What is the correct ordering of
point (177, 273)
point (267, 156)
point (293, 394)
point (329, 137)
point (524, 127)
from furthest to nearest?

--

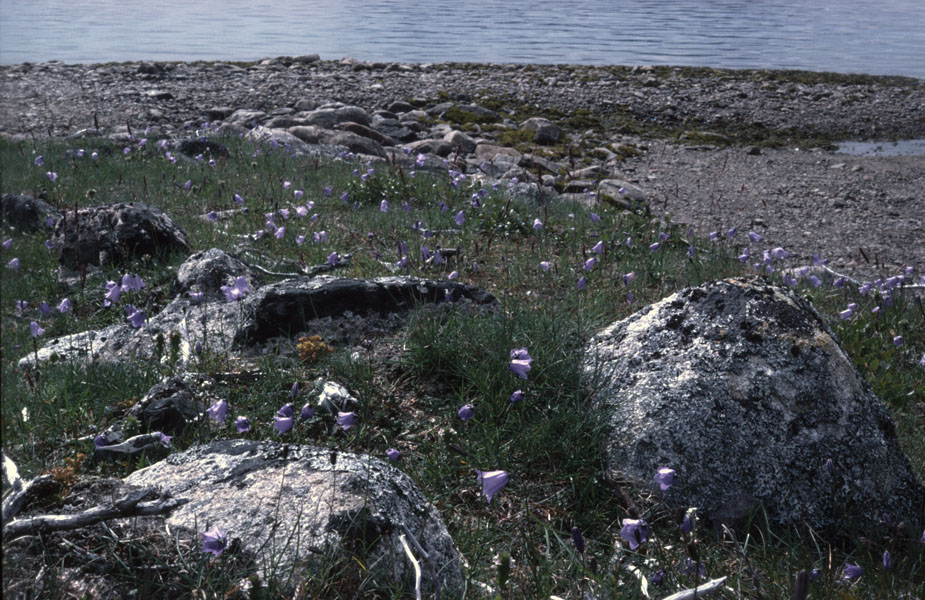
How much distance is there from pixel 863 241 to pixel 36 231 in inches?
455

#### Exercise task:
Copy out verbatim the rows from the line with "What is the correct ordering of" to the line with "from furthest to nearest?", including both of those lines.

#### The completed task:
What is the correct ordering of
point (177, 273)
point (267, 156)
point (293, 394)
point (329, 137)
point (524, 127)
from furthest to nearest?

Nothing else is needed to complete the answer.